Nell’aprile del 1967 il ministro per i Lavori pubblici, Giacomo Mancini si recava in visita ufficiale presso il Comune di Zambrone. Oggi quell’importante evento è ricordato dal primo cittadino di Zambrone, Corrado L’Andolina, come una importante pagina di storia, da cui trarne importanti stimoli e spunti di riflessione. 

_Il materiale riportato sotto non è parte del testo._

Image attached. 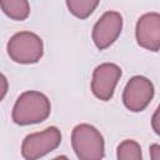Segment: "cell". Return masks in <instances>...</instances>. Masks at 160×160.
Instances as JSON below:
<instances>
[{"instance_id": "52a82bcc", "label": "cell", "mask_w": 160, "mask_h": 160, "mask_svg": "<svg viewBox=\"0 0 160 160\" xmlns=\"http://www.w3.org/2000/svg\"><path fill=\"white\" fill-rule=\"evenodd\" d=\"M122 30V16L118 11H106L92 28V40L99 50H105L119 38Z\"/></svg>"}, {"instance_id": "8fae6325", "label": "cell", "mask_w": 160, "mask_h": 160, "mask_svg": "<svg viewBox=\"0 0 160 160\" xmlns=\"http://www.w3.org/2000/svg\"><path fill=\"white\" fill-rule=\"evenodd\" d=\"M116 158L118 160H142L139 142L131 139L121 141L116 149Z\"/></svg>"}, {"instance_id": "4fadbf2b", "label": "cell", "mask_w": 160, "mask_h": 160, "mask_svg": "<svg viewBox=\"0 0 160 160\" xmlns=\"http://www.w3.org/2000/svg\"><path fill=\"white\" fill-rule=\"evenodd\" d=\"M150 158L151 160H160V145L152 144L150 146Z\"/></svg>"}, {"instance_id": "6da1fadb", "label": "cell", "mask_w": 160, "mask_h": 160, "mask_svg": "<svg viewBox=\"0 0 160 160\" xmlns=\"http://www.w3.org/2000/svg\"><path fill=\"white\" fill-rule=\"evenodd\" d=\"M51 111L49 98L35 90L22 92L14 104L11 118L18 125L39 124L48 119Z\"/></svg>"}, {"instance_id": "9c48e42d", "label": "cell", "mask_w": 160, "mask_h": 160, "mask_svg": "<svg viewBox=\"0 0 160 160\" xmlns=\"http://www.w3.org/2000/svg\"><path fill=\"white\" fill-rule=\"evenodd\" d=\"M0 8L6 16L22 21L30 14V4L26 0H0Z\"/></svg>"}, {"instance_id": "7a4b0ae2", "label": "cell", "mask_w": 160, "mask_h": 160, "mask_svg": "<svg viewBox=\"0 0 160 160\" xmlns=\"http://www.w3.org/2000/svg\"><path fill=\"white\" fill-rule=\"evenodd\" d=\"M71 145L79 160H102L105 156L104 138L90 124H79L72 129Z\"/></svg>"}, {"instance_id": "30bf717a", "label": "cell", "mask_w": 160, "mask_h": 160, "mask_svg": "<svg viewBox=\"0 0 160 160\" xmlns=\"http://www.w3.org/2000/svg\"><path fill=\"white\" fill-rule=\"evenodd\" d=\"M99 1L98 0H68L66 6L69 11L79 18V19H86L90 16L94 10L98 8Z\"/></svg>"}, {"instance_id": "3957f363", "label": "cell", "mask_w": 160, "mask_h": 160, "mask_svg": "<svg viewBox=\"0 0 160 160\" xmlns=\"http://www.w3.org/2000/svg\"><path fill=\"white\" fill-rule=\"evenodd\" d=\"M9 58L18 64H35L44 54V44L39 35L31 31L14 34L6 45Z\"/></svg>"}, {"instance_id": "7c38bea8", "label": "cell", "mask_w": 160, "mask_h": 160, "mask_svg": "<svg viewBox=\"0 0 160 160\" xmlns=\"http://www.w3.org/2000/svg\"><path fill=\"white\" fill-rule=\"evenodd\" d=\"M8 89H9V82H8V79L4 74L0 72V101L5 98L6 92H8Z\"/></svg>"}, {"instance_id": "8992f818", "label": "cell", "mask_w": 160, "mask_h": 160, "mask_svg": "<svg viewBox=\"0 0 160 160\" xmlns=\"http://www.w3.org/2000/svg\"><path fill=\"white\" fill-rule=\"evenodd\" d=\"M121 69L116 64L104 62L95 68L91 79V91L92 94L102 100L108 101L112 98L115 88L121 78Z\"/></svg>"}, {"instance_id": "5bb4252c", "label": "cell", "mask_w": 160, "mask_h": 160, "mask_svg": "<svg viewBox=\"0 0 160 160\" xmlns=\"http://www.w3.org/2000/svg\"><path fill=\"white\" fill-rule=\"evenodd\" d=\"M151 126L154 129V131L156 134H160V128H159V108L155 110L154 115H152V119H151Z\"/></svg>"}, {"instance_id": "ba28073f", "label": "cell", "mask_w": 160, "mask_h": 160, "mask_svg": "<svg viewBox=\"0 0 160 160\" xmlns=\"http://www.w3.org/2000/svg\"><path fill=\"white\" fill-rule=\"evenodd\" d=\"M135 38L138 44L150 51L160 49V14L146 12L138 19L135 26Z\"/></svg>"}, {"instance_id": "9a60e30c", "label": "cell", "mask_w": 160, "mask_h": 160, "mask_svg": "<svg viewBox=\"0 0 160 160\" xmlns=\"http://www.w3.org/2000/svg\"><path fill=\"white\" fill-rule=\"evenodd\" d=\"M52 160H69V159H68V156H65V155H60V156H56V158L52 159Z\"/></svg>"}, {"instance_id": "277c9868", "label": "cell", "mask_w": 160, "mask_h": 160, "mask_svg": "<svg viewBox=\"0 0 160 160\" xmlns=\"http://www.w3.org/2000/svg\"><path fill=\"white\" fill-rule=\"evenodd\" d=\"M61 142V132L56 126L28 135L21 144V155L25 160H38L55 150Z\"/></svg>"}, {"instance_id": "5b68a950", "label": "cell", "mask_w": 160, "mask_h": 160, "mask_svg": "<svg viewBox=\"0 0 160 160\" xmlns=\"http://www.w3.org/2000/svg\"><path fill=\"white\" fill-rule=\"evenodd\" d=\"M152 82L141 75L132 76L125 85L122 92V102L125 108L132 112H139L146 109L154 98Z\"/></svg>"}]
</instances>
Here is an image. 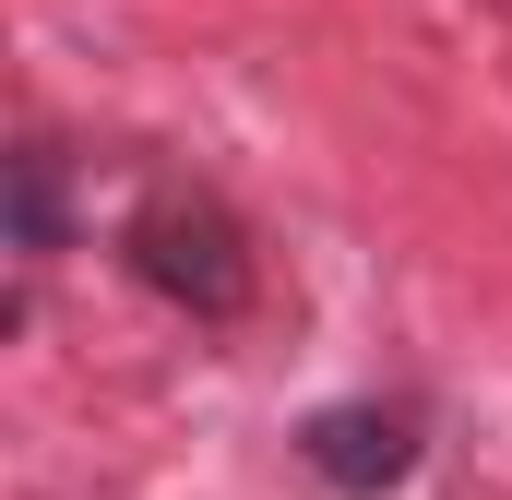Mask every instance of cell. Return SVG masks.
<instances>
[{
  "label": "cell",
  "mask_w": 512,
  "mask_h": 500,
  "mask_svg": "<svg viewBox=\"0 0 512 500\" xmlns=\"http://www.w3.org/2000/svg\"><path fill=\"white\" fill-rule=\"evenodd\" d=\"M120 262H131V286H155V298L191 310V322H239L251 286H262L251 227H239L203 179H155V191L120 215Z\"/></svg>",
  "instance_id": "cell-1"
},
{
  "label": "cell",
  "mask_w": 512,
  "mask_h": 500,
  "mask_svg": "<svg viewBox=\"0 0 512 500\" xmlns=\"http://www.w3.org/2000/svg\"><path fill=\"white\" fill-rule=\"evenodd\" d=\"M417 453H429L417 405H382V393H346V405H310V417H298V465H310L334 500L405 489V477H417Z\"/></svg>",
  "instance_id": "cell-2"
},
{
  "label": "cell",
  "mask_w": 512,
  "mask_h": 500,
  "mask_svg": "<svg viewBox=\"0 0 512 500\" xmlns=\"http://www.w3.org/2000/svg\"><path fill=\"white\" fill-rule=\"evenodd\" d=\"M0 179H12V262H24V274H48V262L72 250V155H60L48 131H24Z\"/></svg>",
  "instance_id": "cell-3"
}]
</instances>
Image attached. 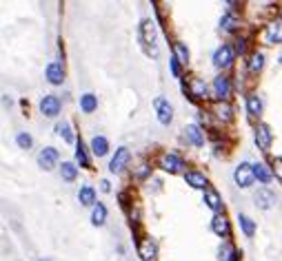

«Quella visita rappresentò un vero e proprio spartiacque. Grazie al suo intervento vennero realizzati: alloggi, fogne, strade e potenziata la rete idrica e quella della pubblica illuminazione. Il ministro per i Lavori pubblici, Giacomo Mancini, calabrese, socialista e meridionalista garantì alla comunità quelle risorse che diedero ai centri abitati comunali un nuovo volto e un’immagine protesa alla modernizzazione. Onore e merito a chi organizzò quell’incontro e ad un ministro che venne a visitare un piccolo paese della Calabria per contribuire, con decisione, alla sua crescita e al suo sviluppo. Ancora oggi, quando i protagonisti di quell’incontro rievocano la visita risultano emozionati e orgogliosi allo stesso tempo. L’emozione deriva dall’impietoso incedere del tempo e dal ricordo dei sacrifici che precedettero quella visita. L’orgoglio, dalla forza di essere stati utili al paese e alla comunità. La Zambrone di allora credeva nell’emancipazione, nella sua capacità di riscatto. Una fortissima tensione ideale segnava i protagonisti di quell’epoca. Tensione che fece di quegli interpreti, grandi amministratori e politici raffinati capaci di dare linfa e una prospettiva d’avvenire a una comunità ancorata ad un contesto regionale in ritardo con la storia. Sono pochi i protagonisti di quella stagione ancora in vita. Ma ogni volta che raccontano quell’indimenticabile visita, la narrazione si arricchisce di dettagli, di variegate sfumature, di un nuovo elemento. Al ministro e a chi rese tale incontro possibile non si può che esprimere, a distanza di mezzo secolo, la più sincera e profonda gratitudine. E ciò perché uomini di buona volontà, carichi di valori e senza ricevere nulla in cambio segnarono un momento storico per Zambrone. Una bella pagina di storia che a distanza di cinquanta anni esatti si avverte la necessità di ricordare. Per senso di gratitudine, si ribadisce, ma anche per trarre stimoli e spunti che solo se ancorati alla nostra memoria storica possono concretizzarsi in obiettivi efficaci e fecondi».